[Collected data entries]
****

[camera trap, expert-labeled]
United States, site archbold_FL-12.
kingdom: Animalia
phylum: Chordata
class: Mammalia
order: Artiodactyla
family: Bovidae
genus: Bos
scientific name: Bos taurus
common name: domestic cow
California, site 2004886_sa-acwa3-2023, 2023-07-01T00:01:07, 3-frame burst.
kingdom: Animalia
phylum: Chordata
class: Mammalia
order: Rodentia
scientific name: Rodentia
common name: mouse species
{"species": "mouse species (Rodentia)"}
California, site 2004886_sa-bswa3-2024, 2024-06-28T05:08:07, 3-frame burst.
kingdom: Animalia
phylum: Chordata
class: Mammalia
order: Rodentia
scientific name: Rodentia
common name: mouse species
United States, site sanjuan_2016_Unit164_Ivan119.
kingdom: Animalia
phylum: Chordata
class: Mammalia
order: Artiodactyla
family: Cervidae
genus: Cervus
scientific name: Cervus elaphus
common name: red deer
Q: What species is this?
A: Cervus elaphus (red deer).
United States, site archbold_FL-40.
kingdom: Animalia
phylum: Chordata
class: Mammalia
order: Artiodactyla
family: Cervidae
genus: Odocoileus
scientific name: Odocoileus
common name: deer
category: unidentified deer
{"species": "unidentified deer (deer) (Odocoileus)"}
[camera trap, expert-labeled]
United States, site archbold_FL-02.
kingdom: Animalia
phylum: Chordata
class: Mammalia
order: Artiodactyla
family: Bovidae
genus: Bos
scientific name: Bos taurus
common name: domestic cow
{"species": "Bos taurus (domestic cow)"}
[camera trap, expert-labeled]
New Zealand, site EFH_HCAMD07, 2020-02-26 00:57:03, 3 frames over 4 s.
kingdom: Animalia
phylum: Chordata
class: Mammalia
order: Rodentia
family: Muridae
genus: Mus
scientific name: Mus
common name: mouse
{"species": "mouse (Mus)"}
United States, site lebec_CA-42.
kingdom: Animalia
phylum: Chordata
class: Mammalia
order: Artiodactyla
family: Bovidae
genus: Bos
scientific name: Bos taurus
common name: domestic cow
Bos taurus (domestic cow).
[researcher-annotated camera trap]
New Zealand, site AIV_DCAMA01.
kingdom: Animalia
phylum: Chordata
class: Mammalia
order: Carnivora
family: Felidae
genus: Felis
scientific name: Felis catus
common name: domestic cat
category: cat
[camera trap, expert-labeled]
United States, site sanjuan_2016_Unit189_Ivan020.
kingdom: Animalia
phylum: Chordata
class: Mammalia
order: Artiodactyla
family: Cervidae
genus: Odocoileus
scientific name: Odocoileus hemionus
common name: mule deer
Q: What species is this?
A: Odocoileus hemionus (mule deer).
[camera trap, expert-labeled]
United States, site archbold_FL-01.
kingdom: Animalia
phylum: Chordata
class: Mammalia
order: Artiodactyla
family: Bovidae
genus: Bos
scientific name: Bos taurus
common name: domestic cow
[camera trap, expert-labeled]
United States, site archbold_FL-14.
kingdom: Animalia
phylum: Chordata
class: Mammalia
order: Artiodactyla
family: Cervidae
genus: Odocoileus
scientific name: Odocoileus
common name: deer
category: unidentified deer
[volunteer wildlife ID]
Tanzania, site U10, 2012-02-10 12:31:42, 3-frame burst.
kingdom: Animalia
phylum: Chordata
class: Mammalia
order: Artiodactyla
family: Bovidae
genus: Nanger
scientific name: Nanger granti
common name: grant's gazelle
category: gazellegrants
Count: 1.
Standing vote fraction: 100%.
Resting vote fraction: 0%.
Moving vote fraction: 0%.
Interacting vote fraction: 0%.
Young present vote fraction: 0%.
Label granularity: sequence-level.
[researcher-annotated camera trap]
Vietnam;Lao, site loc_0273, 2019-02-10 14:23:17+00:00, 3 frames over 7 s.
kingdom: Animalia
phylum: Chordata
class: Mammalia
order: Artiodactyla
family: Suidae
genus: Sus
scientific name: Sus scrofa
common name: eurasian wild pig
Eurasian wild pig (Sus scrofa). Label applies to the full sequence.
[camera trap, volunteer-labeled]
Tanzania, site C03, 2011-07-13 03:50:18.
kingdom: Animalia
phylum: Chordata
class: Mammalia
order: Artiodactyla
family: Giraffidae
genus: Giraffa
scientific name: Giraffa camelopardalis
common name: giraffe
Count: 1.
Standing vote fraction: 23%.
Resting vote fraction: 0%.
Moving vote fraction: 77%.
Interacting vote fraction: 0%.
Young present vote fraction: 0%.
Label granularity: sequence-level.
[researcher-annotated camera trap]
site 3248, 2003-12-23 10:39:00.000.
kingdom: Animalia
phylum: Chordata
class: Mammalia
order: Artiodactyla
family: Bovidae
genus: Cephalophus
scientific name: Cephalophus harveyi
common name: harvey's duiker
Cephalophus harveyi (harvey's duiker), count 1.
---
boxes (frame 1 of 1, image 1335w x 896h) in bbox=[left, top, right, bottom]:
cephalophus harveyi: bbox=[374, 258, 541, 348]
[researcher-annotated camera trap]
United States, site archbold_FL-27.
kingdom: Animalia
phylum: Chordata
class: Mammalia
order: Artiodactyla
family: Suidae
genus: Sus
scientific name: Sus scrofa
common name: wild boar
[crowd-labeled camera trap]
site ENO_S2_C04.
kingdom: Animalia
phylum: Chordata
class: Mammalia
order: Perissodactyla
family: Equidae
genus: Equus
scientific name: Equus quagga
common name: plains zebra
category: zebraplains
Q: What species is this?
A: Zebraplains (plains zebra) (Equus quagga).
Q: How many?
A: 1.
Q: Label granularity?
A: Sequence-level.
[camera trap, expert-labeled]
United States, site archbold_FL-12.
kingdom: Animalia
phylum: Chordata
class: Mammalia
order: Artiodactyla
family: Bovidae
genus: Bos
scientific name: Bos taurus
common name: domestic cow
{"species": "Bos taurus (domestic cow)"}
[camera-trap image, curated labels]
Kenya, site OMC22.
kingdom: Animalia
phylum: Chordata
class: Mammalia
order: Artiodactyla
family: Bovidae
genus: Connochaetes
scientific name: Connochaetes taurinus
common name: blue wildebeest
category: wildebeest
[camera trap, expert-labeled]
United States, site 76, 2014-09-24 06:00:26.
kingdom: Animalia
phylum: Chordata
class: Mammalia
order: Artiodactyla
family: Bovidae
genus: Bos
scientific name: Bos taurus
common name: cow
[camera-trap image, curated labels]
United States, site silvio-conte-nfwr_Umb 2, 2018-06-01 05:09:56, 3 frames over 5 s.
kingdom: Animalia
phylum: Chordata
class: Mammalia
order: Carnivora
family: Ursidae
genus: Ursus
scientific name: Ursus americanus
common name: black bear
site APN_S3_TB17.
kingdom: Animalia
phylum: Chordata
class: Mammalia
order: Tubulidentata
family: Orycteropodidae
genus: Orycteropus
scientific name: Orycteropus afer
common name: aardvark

****

Could you copy every record above exactly as it appears?

[RESULT OF THIS EXERCISE]
[camera trap, expert-labeled]
United States, site archbold_FL-12.
kingdom: Animalia
phylum: Chordata
class: Mammalia
order: Artiodactyla
family: Bovidae
genus: Bos
scientific name: Bos taurus
common name: domestic cow
California, site 2004886_sa-acwa3-2023, 2023-07-01T00:01:07, 3-frame burst.
kingdom: Animalia
phylum: Chordata
class: Mammalia
order: Rodentia
scientific name: Rodentia
common name: mouse species
{"species": "mouse species (Rodentia)"}
California, site 2004886_sa-bswa3-2024, 2024-06-28T05:08:07, 3-frame burst.
kingdom: Animalia
phylum: Chordata
class: Mammalia
order: Rodentia
scientific name: Rodentia
common name: mouse species
United States, site sanjuan_2016_Unit164_Ivan119.
kingdom: Animalia
phylum: Chordata
class: Mammalia
order: Artiodactyla
family: Cervidae
genus: Cervus
scientific name: Cervus elaphus
common name: red deer
Q: What species is this?
A: Cervus elaphus (red deer).
United States, site archbold_FL-40.
kingdom: Animalia
phylum: Chordata
class: Mammalia
order: Artiodactyla
family: Cervidae
genus: Odocoileus
scientific name: Odocoileus
common name: deer
category: unidentified deer
{"species": "unidentified deer (deer) (Odocoileus)"}
[camera trap, expert-labeled]
United States, site archbold_FL-02.
kingdom: Animalia
phylum: Chordata
class: Mammalia
order: Artiodactyla
family: Bovidae
genus: Bos
scientific name: Bos taurus
common name: domestic cow
{"species": "Bos taurus (domestic cow)"}
[camera trap, expert-labeled]
New Zealand, site EFH_HCAMD07, 2020-02-26 00:57:03, 3 frames over 4 s.
kingdom: Animalia
phylum: Chordata
class: Mammalia
order: Rodentia
family: Muridae
genus: Mus
scientific name: Mus
common name: mouse
{"species": "mouse (Mus)"}
United States, site lebec_CA-42.
kingdom: Animalia
phylum: Chordata
class: Mammalia
order: Artiodactyla
family: Bovidae
genus: Bos
scientific name: Bos taurus
common name: domestic cow
Bos taurus (domestic cow).
[researcher-annotated camera trap]
New Zealand, site AIV_DCAMA01.
kingdom: Animalia
phylum: Chordata
class: Mammalia
order: Carnivora
family: Felidae
genus: Felis
scientific name: Felis catus
common name: domestic cat
category: cat
[camera trap, expert-labeled]
United States, site sanjuan_2016_Unit189_Ivan020.
kingdom: Animalia
phylum: Chordata
class: Mammalia
order: Artiodactyla
family: Cervidae
genus: Odocoileus
scientific name: Odocoileus hemionus
common name: mule deer
Q: What species is this?
A: Odocoileus hemionus (mule deer).
[camera trap, expert-labeled]
United States, site archbold_FL-01.
kingdom: Animalia
phylum: Chordata
class: Mammalia
order: Artiodactyla
family: Bovidae
genus: Bos
scientific name: Bos taurus
common name: domestic cow
[camera trap, expert-labeled]
United States, site archbold_FL-14.
kingdom: Animalia
phylum: Chordata
class: Mammalia
order: Artiodactyla
family: Cervidae
genus: Odocoileus
scientific name: Odocoileus
common name: deer
category: unidentified deer
[volunteer wildlife ID]
Tanzania, site U10, 2012-02-10 12:31:42, 3-frame burst.
kingdom: Animalia
phylum: Chordata
class: Mammalia
order: Artiodactyla
family: Bovidae
genus: Nanger
scientific name: Nanger granti
common name: grant's gazelle
category: gazellegrants
Count: 1.
Standing vote fraction: 100%.
Resting vote fraction: 0%.
Moving vote fraction: 0%.
Interacting vote fraction: 0%.
Young present vote fraction: 0%.
Label granularity: sequence-level.
[researcher-annotated camera trap]
Vietnam;Lao, site loc_0273, 2019-02-10 14:23:17+00:00, 3 frames over 7 s.
kingdom: Animalia
phylum: Chordata
class: Mammalia
order: Artiodactyla
family: Suidae
genus: Sus
scientific name: Sus scrofa
common name: eurasian wild pig
Eurasian wild pig (Sus scrofa). Label applies to the full sequence.
[camera trap, volunteer-labeled]
Tanzania, site C03, 2011-07-13 03:50:18.
kingdom: Animalia
phylum: Chordata
class: Mammalia
order: Artiodactyla
family: Giraffidae
genus: Giraffa
scientific name: Giraffa camelopardalis
common name: giraffe
Count: 1.
Standing vote fraction: 23%.
Resting vote fraction: 0%.
Moving vote fraction: 77%.
Interacting vote fraction: 0%.
Young present vote fraction: 0%.
Label granularity: sequence-level.
[researcher-annotated camera trap]
site 3248, 2003-12-23 10:39:00.000.
kingdom: Animalia
phylum: Chordata
class: Mammalia
order: Artiodactyla
family: Bovidae
genus: Cephalophus
scientific name: Cephalophus harveyi
common name: harvey's duiker
Cephalophus harveyi (harvey's duiker), count 1.
---
boxes (frame 1 of 1, image 1335w x 896h) in bbox=[left, top, right, bottom]:
cephalophus harveyi: bbox=[374, 258, 541, 348]
[researcher-annotated camera trap]
United States, site archbold_FL-27.
kingdom: Animalia
phylum: Chordata
class: Mammalia
order: Artiodactyla
family: Suidae
genus: Sus
scientific name: Sus scrofa
common name: wild boar
[crowd-labeled camera trap]
site ENO_S2_C04.
kingdom: Animalia
phylum: Chordata
class: Mammalia
order: Perissodactyla
family: Equidae
genus: Equus
scientific name: Equus quagga
common name: plains zebra
category: zebraplains
Q: What species is this?
A: Zebraplains (plains zebra) (Equus quagga).
Q: How many?
A: 1.
Q: Label granularity?
A: Sequence-level.
[camera trap, expert-labeled]
United States, site archbold_FL-12.
kingdom: Animalia
phylum: Chordata
class: Mammalia
order: Artiodactyla
family: Bovidae
genus: Bos
scientific name: Bos taurus
common name: domestic cow
{"species": "Bos taurus (domestic cow)"}
[camera-trap image, curated labels]
Kenya, site OMC22.
kingdom: Animalia
phylum: Chordata
class: Mammalia
order: Artiodactyla
family: Bovidae
genus: Connochaetes
scientific name: Connochaetes taurinus
common name: blue wildebeest
category: wildebeest
[camera trap, expert-labeled]
United States, site 76, 2014-09-24 06:00:26.
kingdom: Animalia
phylum: Chordata
class: Mammalia
order: Artiodactyla
family: Bovidae
genus: Bos
scientific name: Bos taurus
common name: cow
[camera-trap image, curated labels]
United States, site silvio-conte-nfwr_Umb 2, 2018-06-01 05:09:56, 3 frames over 5 s.
kingdom: Animalia
phylum: Chordata
class: Mammalia
order: Carnivora
family: Ursidae
genus: Ursus
scientific name: Ursus americanus
common name: black bear
site APN_S3_TB17.
kingdom: Animalia
phylum: Chordata
class: Mammalia
order: Tubulidentata
family: Orycteropodidae
genus: Orycteropus
scientific name: Orycteropus afer
common name: aardvark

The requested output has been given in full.